Keep checking, see what happens
Although I suspect edits are less likely to be restored than edits+deletions, or even edits alone.
Certainly, I've had a couple comments that I manually edited that have stayed, while a few others have popped back up.
But so far, comments that I have edited and deleted from the source URL have stayed down. It's only the edits from the profile (using PowerDeleteSuite) where some have come back. Granted, most were old, now I'm getting info the recent ones they've been lingering on.
I still have a good 28,000 out of 76,000 lines to get through though from my original CSV file. I will make sure they're all processed before 1 July, and if reddit restores any of them I'll have logs to show their violation.
I downloaded shreddit, made a few changes because the main repo is broken and unstable, configured it to edit all of my comments to “fuck u/spez” before it deleted them, and then let it run. Who knows if they keep reddit history, but whatever data is retained will hopefully be replaced by my “appreciation“ for the admins.

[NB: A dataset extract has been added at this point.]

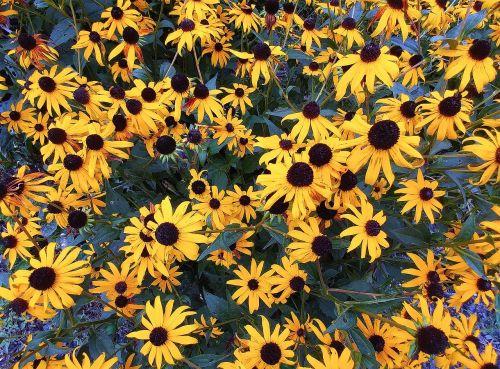 black-eyed-susan rudbeckia hirta flower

I have to say, though, that this Fediverse stuff (I'm new) smacks of the "old Internet." I love it. This is such a breath of fresh air.
I'm very new to it, but it feels like a very complicated and polished webring.
They need to do a better job surfacing ANY KIND OF user-generated content. Seems like this is failing due to Reddit being a fairly old site, thus being bumped up the search results. Lemmy, kbin, etc communities are on newly created domains, giving them minus points on Google's retarded result ranking system. This system is now effectively hiding the internet from us by holding out good content that doesn't satisfy it's ranking algorithm. This system crumbles in the face of new changes because they are treating the internet like a town square rather than an organic community-driven living machine.
I literally couldn't find Lemmy.world on Google by searching Lemmy.world, it was wild to see that.
Try finding an OLD article about something that just hit the news. Impossible. And it amazes me that Quora and Pinterest (garbage questions in, garbage answers out) to be always at the top, shining.
Also, search symbols like using double quotes for exact matches or a minus sign to remove a keyword from the match... They don't fucking work anymore.
You can add date restrictions in Google search. Very helpful.
Google heavily prioritizes .com, .org and other similar "popular" top level domains.
.world, . travel and similar ones are heavily penalized in Google's ranking for search results.
I can see it on the localized version of Google where I'm at.
We just need to keep it up. Contribute to the communities we like, and we will rank up surely. :)
I agree that contributing is good overall, but with how this ranking system works, we might never make it to top Google search results even with good content. People are also spread over several decentralized forums rather than a single site (AKA Reddit, which is how Google likes things to be).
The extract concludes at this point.